Several generic profiles are bundled with the pipeline which instruct the pipeline to use software packaged using different methods (Docker, Singularity, Podman, Conda) - see below.
> We highly recommend the use of Docker or Singularity containers for full pipeline reproducibility, however when this is not possible, Conda is also supported.
Note that multiple profiles can be loaded, for example: `-profile test,docker` - the order of arguments is important!
They are loaded in sequence, so later profiles can overwrite earlier profiles.
If `-profile` is not specified, the pipeline will run locally and expect all software to be installed and available on the `PATH`. This is _not_ recommended.
* `docker`
* A generic configuration profile to be used with [Docker](https://docker.com/)
* Pulls software from Docker Hub: [`nfcore/rnaseq`](https://hub.docker.com/r/nfcore/rnaseq/)
* `singularity`
* A generic configuration profile to be used with [Singularity](https://sylabs.io/docs/)
* Pulls software from Docker Hub: [`nfcore/rnaseq`](https://hub.docker.com/r/nfcore/rnaseq/)
* `conda`
* Please only use Conda as a last resort i.e. when it's not possible to run the pipeline with Docker, Singularity or Podman.
* A generic configuration profile to be used with [Conda](https://conda.io/docs/)
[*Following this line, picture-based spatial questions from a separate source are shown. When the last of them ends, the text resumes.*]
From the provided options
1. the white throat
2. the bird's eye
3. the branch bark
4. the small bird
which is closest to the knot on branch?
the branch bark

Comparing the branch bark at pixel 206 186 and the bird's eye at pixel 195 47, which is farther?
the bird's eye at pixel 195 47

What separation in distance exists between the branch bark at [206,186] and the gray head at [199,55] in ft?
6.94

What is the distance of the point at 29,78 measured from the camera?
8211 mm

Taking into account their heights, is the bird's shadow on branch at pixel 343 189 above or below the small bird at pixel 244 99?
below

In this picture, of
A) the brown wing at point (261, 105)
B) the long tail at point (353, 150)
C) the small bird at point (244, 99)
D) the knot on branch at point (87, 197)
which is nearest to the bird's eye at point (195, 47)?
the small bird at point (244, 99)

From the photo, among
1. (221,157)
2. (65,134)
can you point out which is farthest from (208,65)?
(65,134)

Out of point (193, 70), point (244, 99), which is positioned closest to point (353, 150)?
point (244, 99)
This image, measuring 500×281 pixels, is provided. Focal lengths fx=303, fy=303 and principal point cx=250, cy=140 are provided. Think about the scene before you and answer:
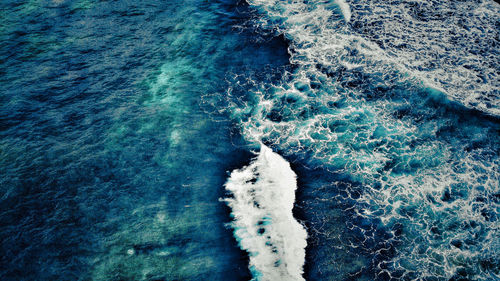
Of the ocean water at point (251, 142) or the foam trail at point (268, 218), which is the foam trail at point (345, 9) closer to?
the ocean water at point (251, 142)

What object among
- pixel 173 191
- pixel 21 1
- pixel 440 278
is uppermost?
pixel 21 1

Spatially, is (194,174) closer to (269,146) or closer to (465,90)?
(269,146)

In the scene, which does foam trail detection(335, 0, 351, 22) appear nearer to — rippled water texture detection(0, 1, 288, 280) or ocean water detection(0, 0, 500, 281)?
ocean water detection(0, 0, 500, 281)

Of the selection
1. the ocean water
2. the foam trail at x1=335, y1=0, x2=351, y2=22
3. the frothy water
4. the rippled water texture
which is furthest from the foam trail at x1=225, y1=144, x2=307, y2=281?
the foam trail at x1=335, y1=0, x2=351, y2=22

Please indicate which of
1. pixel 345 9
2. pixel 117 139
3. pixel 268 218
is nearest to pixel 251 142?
pixel 268 218

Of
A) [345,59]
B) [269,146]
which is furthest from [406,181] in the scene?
[345,59]

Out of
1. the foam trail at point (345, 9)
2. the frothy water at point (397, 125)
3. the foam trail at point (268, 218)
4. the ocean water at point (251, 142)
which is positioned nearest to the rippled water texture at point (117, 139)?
the ocean water at point (251, 142)

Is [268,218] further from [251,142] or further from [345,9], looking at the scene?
[345,9]
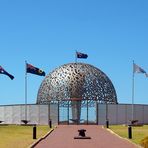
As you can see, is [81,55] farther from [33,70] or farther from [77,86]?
[33,70]

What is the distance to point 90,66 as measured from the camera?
6731cm

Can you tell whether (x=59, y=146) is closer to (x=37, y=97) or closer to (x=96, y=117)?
(x=96, y=117)

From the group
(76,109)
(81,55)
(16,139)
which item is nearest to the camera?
(16,139)

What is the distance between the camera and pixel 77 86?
64.3 m

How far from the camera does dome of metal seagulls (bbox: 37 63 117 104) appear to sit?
64.2 meters

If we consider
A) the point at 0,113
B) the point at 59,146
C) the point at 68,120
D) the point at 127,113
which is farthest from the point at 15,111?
the point at 59,146

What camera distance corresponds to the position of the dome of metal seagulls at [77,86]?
64.2 meters

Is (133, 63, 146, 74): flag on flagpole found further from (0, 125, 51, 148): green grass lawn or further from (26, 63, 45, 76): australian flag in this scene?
(0, 125, 51, 148): green grass lawn

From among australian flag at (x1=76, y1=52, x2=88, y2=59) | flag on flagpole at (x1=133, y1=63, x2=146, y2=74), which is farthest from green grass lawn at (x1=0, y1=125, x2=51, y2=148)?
australian flag at (x1=76, y1=52, x2=88, y2=59)

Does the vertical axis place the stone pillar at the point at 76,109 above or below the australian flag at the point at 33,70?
below

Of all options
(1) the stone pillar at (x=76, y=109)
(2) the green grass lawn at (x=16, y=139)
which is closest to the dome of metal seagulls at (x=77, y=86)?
(1) the stone pillar at (x=76, y=109)

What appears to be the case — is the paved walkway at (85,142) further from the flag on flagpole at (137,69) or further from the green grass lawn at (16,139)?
the flag on flagpole at (137,69)

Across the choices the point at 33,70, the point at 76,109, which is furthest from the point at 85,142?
the point at 76,109

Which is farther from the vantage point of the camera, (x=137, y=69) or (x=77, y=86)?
(x=77, y=86)
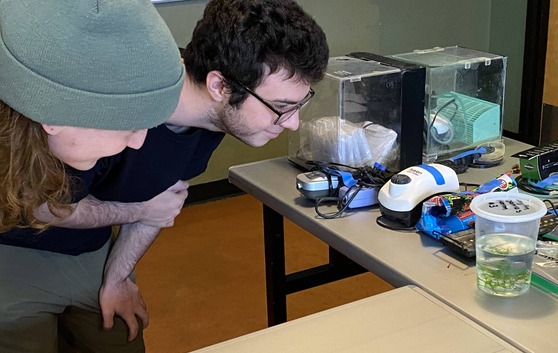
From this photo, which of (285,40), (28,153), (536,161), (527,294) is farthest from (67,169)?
(536,161)

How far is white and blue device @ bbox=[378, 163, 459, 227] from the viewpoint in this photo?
A: 151 centimetres

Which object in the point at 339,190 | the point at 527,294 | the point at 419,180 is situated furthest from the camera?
the point at 339,190

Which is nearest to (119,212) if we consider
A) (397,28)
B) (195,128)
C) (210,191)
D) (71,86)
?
(195,128)

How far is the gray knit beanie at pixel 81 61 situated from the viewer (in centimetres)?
100

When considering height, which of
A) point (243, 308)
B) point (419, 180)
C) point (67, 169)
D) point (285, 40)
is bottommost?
point (243, 308)

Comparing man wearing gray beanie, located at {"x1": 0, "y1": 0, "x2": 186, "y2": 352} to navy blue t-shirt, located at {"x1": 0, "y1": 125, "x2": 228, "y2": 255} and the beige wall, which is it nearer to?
navy blue t-shirt, located at {"x1": 0, "y1": 125, "x2": 228, "y2": 255}

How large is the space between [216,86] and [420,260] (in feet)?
1.76

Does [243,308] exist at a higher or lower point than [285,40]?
lower

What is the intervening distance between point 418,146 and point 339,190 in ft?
1.05

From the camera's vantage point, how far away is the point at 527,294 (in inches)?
49.8

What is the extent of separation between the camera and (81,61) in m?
1.01

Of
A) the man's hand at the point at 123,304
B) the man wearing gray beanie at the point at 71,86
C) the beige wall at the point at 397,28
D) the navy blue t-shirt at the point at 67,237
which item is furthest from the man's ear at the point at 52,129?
the beige wall at the point at 397,28

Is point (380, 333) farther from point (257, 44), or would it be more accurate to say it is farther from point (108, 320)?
point (108, 320)

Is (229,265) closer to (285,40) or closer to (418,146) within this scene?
(418,146)
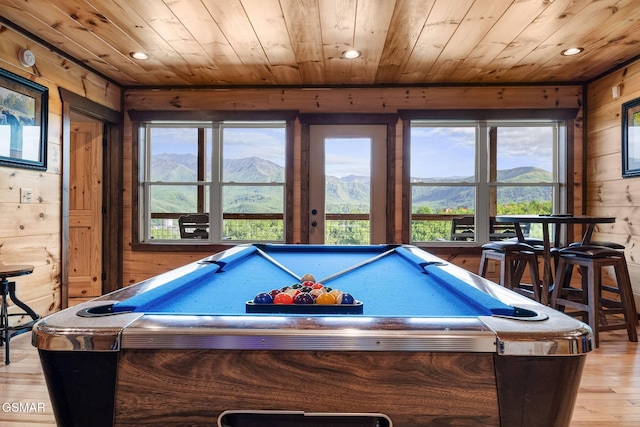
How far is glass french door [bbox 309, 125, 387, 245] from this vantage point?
175 inches

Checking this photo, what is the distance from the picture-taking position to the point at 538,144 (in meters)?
4.62

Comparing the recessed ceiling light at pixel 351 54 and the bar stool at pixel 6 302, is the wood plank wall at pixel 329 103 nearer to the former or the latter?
the recessed ceiling light at pixel 351 54

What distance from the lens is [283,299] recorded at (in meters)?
1.09

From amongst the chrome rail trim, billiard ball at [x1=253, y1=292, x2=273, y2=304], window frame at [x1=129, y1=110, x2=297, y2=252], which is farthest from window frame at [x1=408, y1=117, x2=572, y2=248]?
the chrome rail trim

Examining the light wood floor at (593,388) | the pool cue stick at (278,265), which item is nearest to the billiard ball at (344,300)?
the pool cue stick at (278,265)

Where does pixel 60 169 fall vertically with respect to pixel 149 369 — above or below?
above

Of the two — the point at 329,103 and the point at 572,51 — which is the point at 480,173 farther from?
the point at 329,103

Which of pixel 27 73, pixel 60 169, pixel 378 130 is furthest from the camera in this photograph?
pixel 378 130

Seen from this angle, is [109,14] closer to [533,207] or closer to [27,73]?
[27,73]

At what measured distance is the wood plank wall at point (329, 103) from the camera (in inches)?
171

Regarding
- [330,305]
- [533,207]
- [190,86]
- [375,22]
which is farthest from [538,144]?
[330,305]

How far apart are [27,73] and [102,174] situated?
1433 millimetres

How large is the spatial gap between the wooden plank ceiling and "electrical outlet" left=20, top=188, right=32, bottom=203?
50.1 inches

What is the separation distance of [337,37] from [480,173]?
234cm
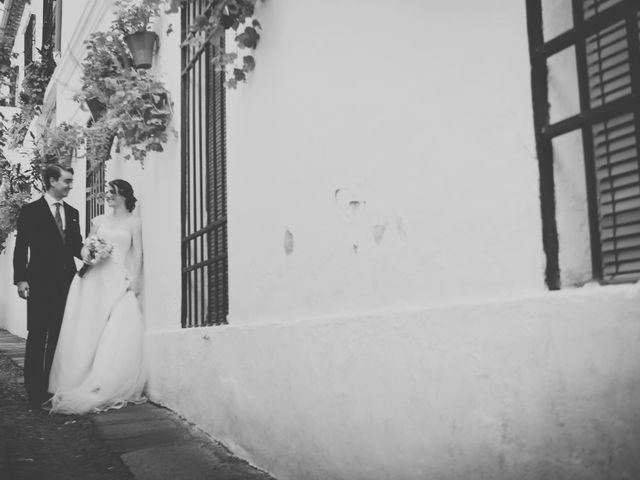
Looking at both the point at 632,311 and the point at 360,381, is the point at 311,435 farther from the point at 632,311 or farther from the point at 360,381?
the point at 632,311

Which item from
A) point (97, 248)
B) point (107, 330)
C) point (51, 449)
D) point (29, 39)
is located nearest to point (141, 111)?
point (97, 248)

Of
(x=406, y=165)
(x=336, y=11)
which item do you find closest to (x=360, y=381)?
(x=406, y=165)

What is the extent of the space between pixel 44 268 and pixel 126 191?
92 centimetres

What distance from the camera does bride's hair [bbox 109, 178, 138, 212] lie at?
5.60 metres

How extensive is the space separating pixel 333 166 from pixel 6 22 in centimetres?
1596

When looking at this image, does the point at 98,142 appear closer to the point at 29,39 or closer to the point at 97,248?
the point at 97,248

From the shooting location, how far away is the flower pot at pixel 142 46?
208 inches

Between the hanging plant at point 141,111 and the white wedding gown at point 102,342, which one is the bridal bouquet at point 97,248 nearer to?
the white wedding gown at point 102,342

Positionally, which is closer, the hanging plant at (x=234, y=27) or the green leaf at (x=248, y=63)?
the hanging plant at (x=234, y=27)

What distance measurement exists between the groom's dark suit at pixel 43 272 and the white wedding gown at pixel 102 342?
4.6 inches

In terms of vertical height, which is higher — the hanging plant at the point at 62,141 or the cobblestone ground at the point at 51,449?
the hanging plant at the point at 62,141

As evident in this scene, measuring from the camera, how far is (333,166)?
8.50 feet

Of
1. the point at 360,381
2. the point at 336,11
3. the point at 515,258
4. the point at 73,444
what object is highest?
the point at 336,11

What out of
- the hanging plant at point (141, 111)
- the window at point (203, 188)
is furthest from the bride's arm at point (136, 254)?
the window at point (203, 188)
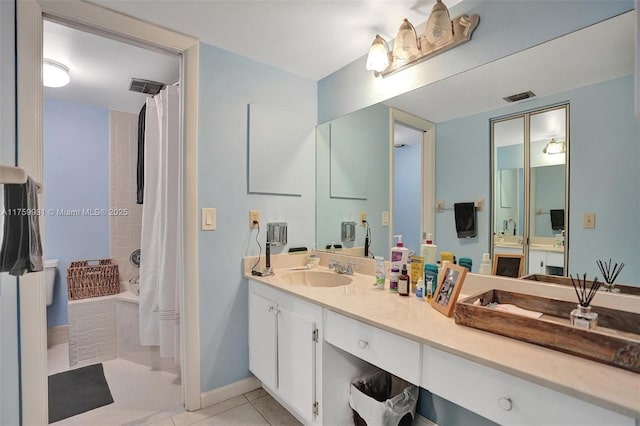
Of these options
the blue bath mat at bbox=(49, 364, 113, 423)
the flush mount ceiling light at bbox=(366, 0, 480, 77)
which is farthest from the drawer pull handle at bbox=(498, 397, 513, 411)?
the blue bath mat at bbox=(49, 364, 113, 423)

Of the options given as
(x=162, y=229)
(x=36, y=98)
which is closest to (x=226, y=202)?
(x=162, y=229)

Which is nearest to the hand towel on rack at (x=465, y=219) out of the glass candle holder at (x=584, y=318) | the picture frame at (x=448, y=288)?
the picture frame at (x=448, y=288)

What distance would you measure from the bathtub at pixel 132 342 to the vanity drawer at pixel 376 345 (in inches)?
68.6

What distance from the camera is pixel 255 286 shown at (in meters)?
1.91

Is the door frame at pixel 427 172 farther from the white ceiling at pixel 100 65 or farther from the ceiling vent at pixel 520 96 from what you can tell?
the white ceiling at pixel 100 65

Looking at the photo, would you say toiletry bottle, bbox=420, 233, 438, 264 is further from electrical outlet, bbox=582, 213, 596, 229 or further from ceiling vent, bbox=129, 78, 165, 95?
ceiling vent, bbox=129, 78, 165, 95

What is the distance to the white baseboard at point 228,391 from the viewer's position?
1.82 m

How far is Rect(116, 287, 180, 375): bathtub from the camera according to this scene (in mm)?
2422

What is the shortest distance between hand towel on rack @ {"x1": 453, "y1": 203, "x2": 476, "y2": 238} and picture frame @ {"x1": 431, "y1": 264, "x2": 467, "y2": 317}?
0.32m

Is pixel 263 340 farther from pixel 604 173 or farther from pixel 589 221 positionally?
pixel 604 173

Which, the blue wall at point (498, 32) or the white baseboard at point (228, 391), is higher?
the blue wall at point (498, 32)

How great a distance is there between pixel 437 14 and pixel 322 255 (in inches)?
63.7

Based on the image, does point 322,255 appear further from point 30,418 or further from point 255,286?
point 30,418

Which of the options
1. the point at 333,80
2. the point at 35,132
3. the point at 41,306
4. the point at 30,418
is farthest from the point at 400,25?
the point at 30,418
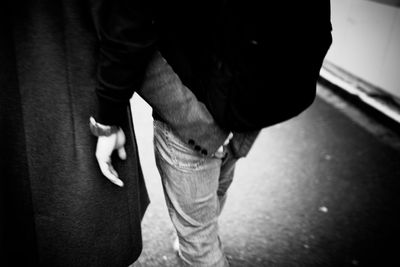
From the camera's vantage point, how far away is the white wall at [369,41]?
378cm

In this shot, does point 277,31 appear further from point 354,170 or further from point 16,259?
point 354,170

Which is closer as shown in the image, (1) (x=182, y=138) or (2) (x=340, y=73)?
(1) (x=182, y=138)

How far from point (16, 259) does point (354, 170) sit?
8.05 feet

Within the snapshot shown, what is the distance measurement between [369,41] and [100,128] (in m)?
3.92

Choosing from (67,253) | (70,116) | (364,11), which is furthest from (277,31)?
(364,11)

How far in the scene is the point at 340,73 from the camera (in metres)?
4.57

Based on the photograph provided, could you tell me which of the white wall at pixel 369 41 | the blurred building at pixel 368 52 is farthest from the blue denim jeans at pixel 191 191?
the white wall at pixel 369 41

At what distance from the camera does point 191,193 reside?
1.20 meters

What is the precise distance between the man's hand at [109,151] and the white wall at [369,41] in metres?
3.58

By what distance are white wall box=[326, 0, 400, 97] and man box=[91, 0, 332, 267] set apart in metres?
3.25

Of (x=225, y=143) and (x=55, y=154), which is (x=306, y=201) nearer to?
(x=225, y=143)

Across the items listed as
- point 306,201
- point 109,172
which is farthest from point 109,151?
point 306,201

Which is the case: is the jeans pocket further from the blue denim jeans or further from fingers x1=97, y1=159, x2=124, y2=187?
fingers x1=97, y1=159, x2=124, y2=187

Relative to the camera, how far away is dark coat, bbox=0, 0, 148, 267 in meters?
0.90
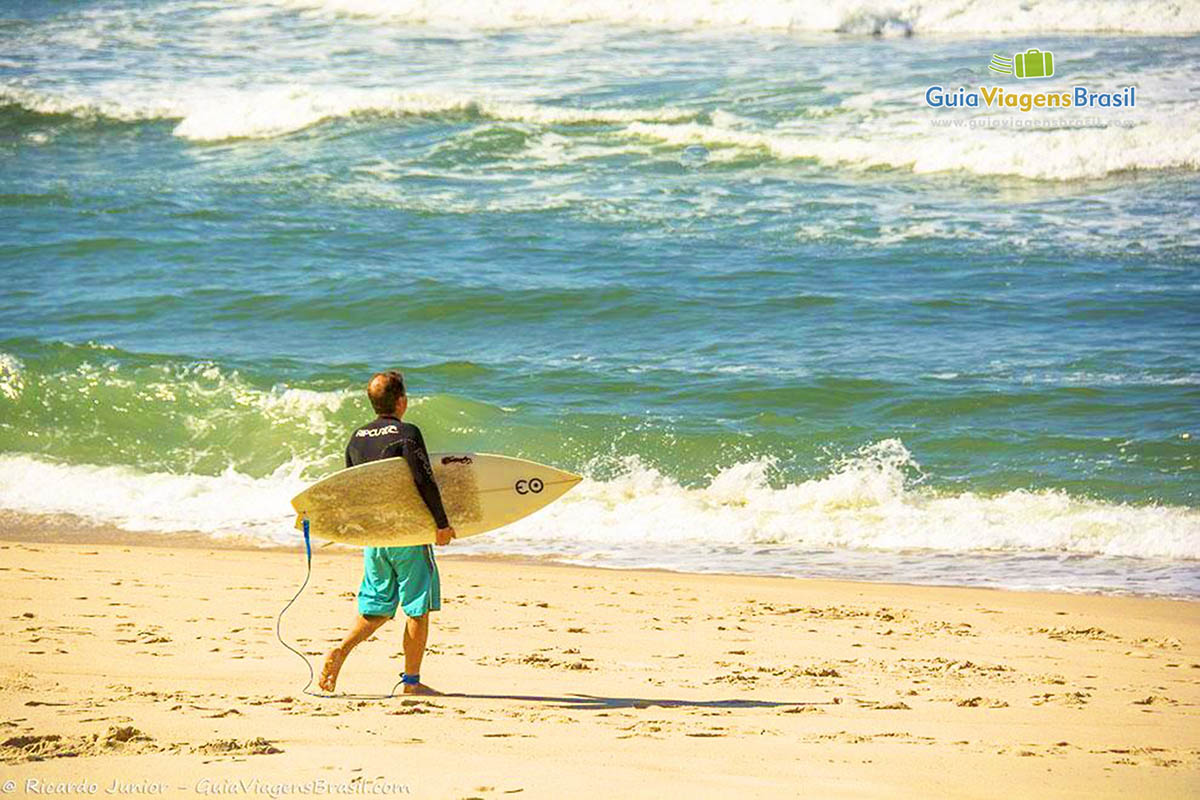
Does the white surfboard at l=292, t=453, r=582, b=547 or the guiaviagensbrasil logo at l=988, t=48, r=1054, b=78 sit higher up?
the guiaviagensbrasil logo at l=988, t=48, r=1054, b=78

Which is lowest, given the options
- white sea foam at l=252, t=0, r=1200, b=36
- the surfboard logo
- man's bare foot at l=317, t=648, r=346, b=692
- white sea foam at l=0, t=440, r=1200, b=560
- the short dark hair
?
white sea foam at l=0, t=440, r=1200, b=560

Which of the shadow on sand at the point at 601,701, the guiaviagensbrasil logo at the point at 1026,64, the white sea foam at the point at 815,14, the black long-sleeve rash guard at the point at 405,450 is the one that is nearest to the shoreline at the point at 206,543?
the shadow on sand at the point at 601,701

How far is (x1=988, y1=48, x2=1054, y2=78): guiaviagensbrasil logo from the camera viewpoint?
2255cm

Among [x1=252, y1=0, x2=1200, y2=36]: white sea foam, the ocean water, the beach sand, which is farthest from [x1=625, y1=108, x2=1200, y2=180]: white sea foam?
the beach sand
* Pulls most software from [Bioconda](https://bioconda.github.io/)
* `test`
* A profile with a complete configuration for automated testing
* Includes links to test data so needs no other parameters
* `path`
* A profile with a configuration to use binaries store in directory specified with --globalPath
* `multipath`
* A profile with a specific configuration for each process
* The user must configure file in `conf/path.config`
### `-resume`
Specify this when restarting a pipeline. Nextflow will used cached results from any pipeline steps where the inputs are the same, continuing from where it got to previously.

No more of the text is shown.